▼▼▼
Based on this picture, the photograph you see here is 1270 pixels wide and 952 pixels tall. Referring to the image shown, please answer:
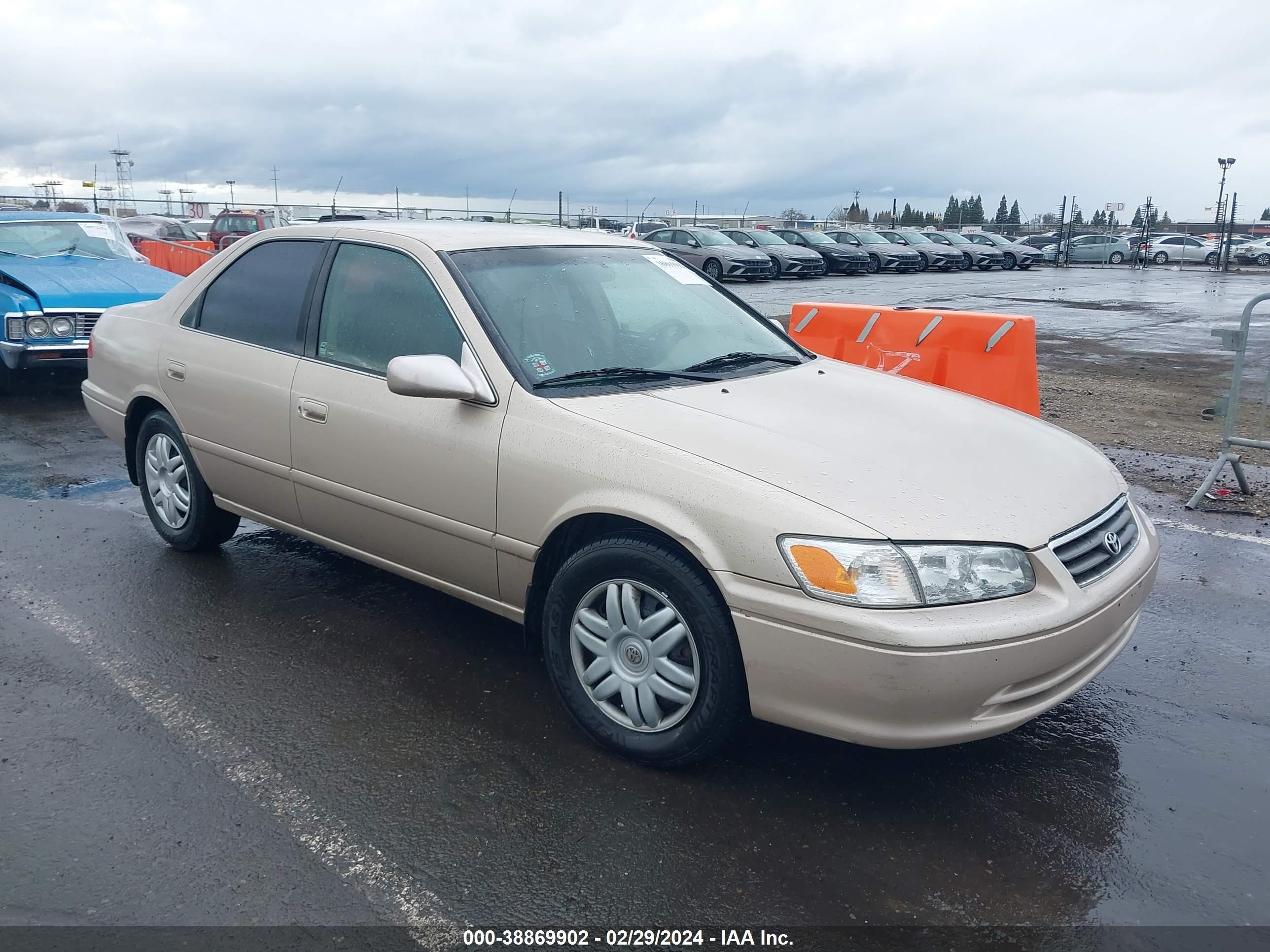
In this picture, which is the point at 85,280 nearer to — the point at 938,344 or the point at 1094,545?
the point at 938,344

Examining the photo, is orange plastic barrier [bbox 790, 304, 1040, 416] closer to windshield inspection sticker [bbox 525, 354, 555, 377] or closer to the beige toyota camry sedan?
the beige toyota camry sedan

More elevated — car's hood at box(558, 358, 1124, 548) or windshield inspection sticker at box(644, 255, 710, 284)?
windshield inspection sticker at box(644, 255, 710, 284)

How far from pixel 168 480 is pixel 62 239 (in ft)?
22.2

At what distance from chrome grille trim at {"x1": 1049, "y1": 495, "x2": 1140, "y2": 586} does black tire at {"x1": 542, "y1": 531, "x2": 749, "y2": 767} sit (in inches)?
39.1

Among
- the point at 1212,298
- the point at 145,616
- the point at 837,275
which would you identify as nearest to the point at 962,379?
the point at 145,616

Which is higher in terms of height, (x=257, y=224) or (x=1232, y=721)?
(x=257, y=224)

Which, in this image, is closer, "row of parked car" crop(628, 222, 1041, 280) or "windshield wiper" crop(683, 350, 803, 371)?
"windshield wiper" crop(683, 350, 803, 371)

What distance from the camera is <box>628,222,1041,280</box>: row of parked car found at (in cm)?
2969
▲▲▲
The problem:
Reproduce the data from the line containing "What distance from the" through the end of the data, shifting every distance value in the answers upward by 100 and leaving all other text unchanged.

Task answer:
What distance from the camera is <box>628,222,1041,280</box>: row of parked car found at (in cm)?
3069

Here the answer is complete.